Siguiendo la antigua costumbre, fue a
la taberna que había enfrente y, como tantas veces, se sentó en un peldaño de
la escalera que ascendía al piso superior y pidió: María, ponme una jarríca que, esta vez sí va a ser la última. La tabernera, como si no hubiera
transcurrido tiempo alguno desde la vez anterior, le dio el acostumbrado medio
cuartillo de vino. Manolo lo bebió con parsimonia saboreándolo con fruición.

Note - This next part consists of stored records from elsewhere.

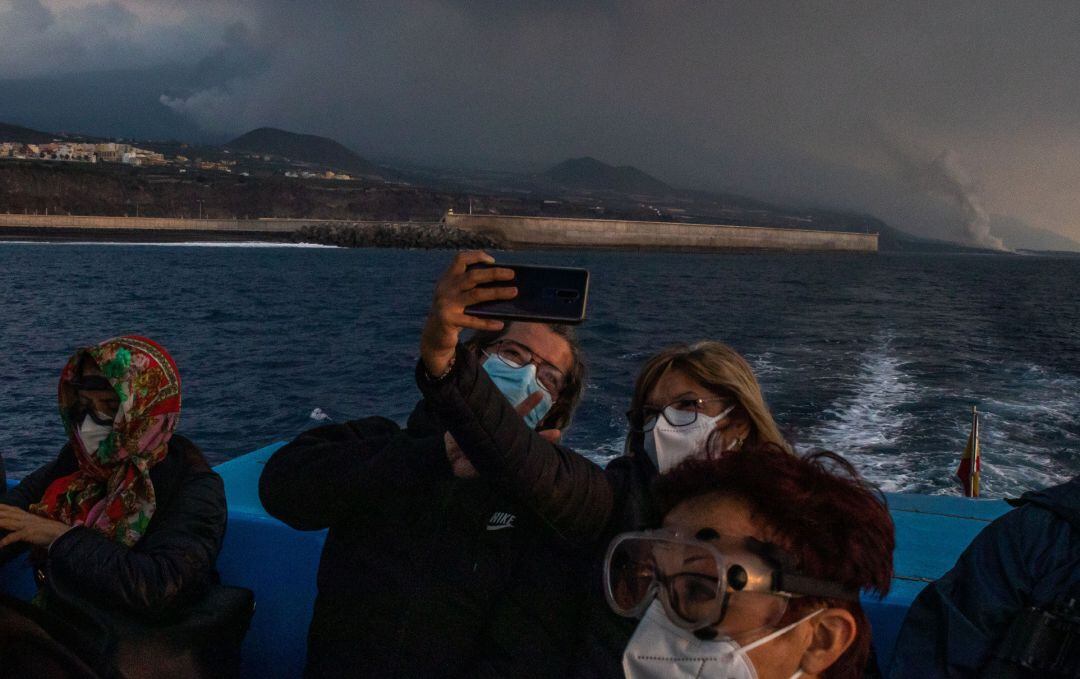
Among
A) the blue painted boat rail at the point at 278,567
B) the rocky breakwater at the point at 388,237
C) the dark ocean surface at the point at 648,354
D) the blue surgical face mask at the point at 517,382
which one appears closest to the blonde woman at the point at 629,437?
the blue surgical face mask at the point at 517,382

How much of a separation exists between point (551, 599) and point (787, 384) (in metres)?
10.2

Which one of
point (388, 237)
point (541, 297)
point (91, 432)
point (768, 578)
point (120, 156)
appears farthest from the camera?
point (120, 156)

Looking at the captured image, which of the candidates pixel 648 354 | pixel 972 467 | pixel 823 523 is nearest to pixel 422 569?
pixel 823 523

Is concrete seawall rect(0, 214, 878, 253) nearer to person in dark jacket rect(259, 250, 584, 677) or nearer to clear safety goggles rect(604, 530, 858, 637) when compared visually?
person in dark jacket rect(259, 250, 584, 677)

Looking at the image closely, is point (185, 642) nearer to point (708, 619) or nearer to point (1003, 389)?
point (708, 619)

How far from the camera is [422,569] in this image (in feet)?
5.67

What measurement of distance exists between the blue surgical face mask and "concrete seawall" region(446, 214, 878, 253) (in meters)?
88.7

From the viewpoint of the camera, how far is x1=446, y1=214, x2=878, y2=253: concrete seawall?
3593 inches

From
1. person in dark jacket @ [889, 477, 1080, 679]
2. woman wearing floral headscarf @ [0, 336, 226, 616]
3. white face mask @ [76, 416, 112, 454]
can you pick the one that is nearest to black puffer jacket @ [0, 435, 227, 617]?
woman wearing floral headscarf @ [0, 336, 226, 616]

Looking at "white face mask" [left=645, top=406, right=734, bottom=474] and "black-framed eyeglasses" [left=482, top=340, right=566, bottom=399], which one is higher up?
Result: "black-framed eyeglasses" [left=482, top=340, right=566, bottom=399]

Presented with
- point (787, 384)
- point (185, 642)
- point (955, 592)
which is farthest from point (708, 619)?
point (787, 384)

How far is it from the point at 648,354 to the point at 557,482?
45.6 ft

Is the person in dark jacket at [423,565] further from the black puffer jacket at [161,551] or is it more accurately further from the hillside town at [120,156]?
the hillside town at [120,156]

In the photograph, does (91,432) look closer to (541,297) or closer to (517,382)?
(517,382)
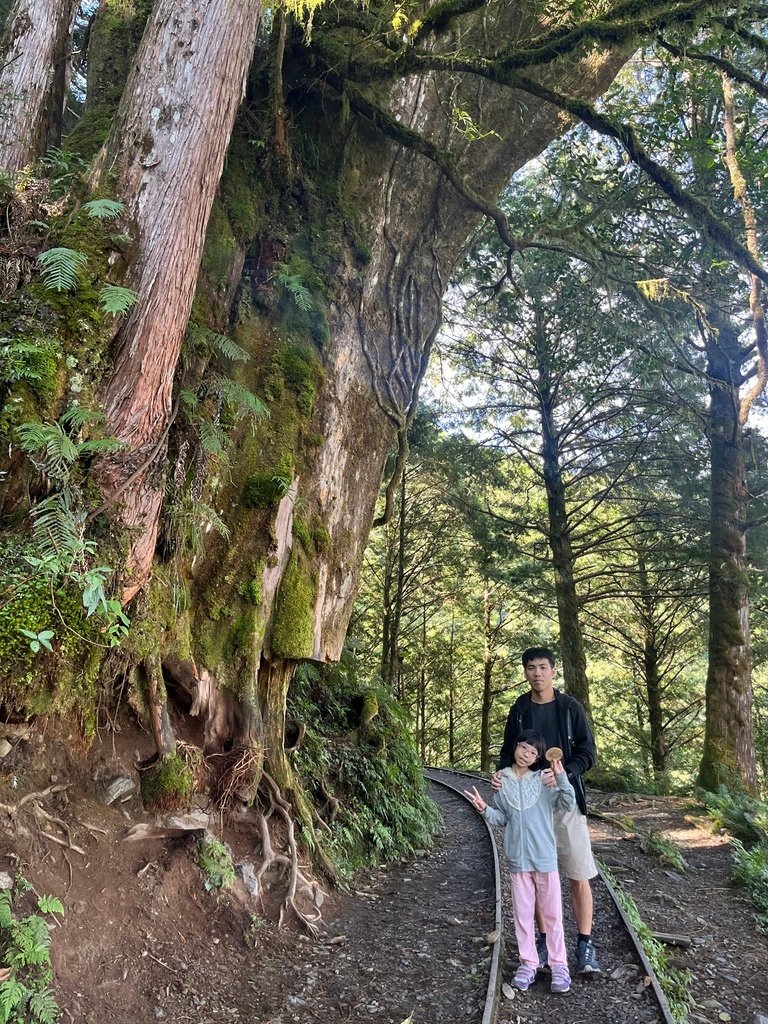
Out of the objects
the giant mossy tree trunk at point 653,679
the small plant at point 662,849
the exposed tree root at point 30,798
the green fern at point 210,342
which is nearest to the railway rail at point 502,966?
the small plant at point 662,849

Tenía el tiempo muy calculado; le dijo adiós a María; salió de la taberna y
cerró la puerta. Eran las once y media.
Accedió a la iglesia desde la calle
los Labradores sin que nadie lo viera.
Gateó al campanario por la granítica escalera de caracol y contempló el paisaje
que tantas veces había visto. Asió con la mano derecha la soga que pendía del
badajo de la campana grande y la de la mediana con la izquierda. Apoyó la
cabeza en la pilastra que separa los vanos campaniles y, cuando el sol estaba
perpendicular al canto sur de la espadaña, Manolo, al mismo tiempo que el reloj
de la plaza, hizo sonar la primera campanada. Eran justo las doce.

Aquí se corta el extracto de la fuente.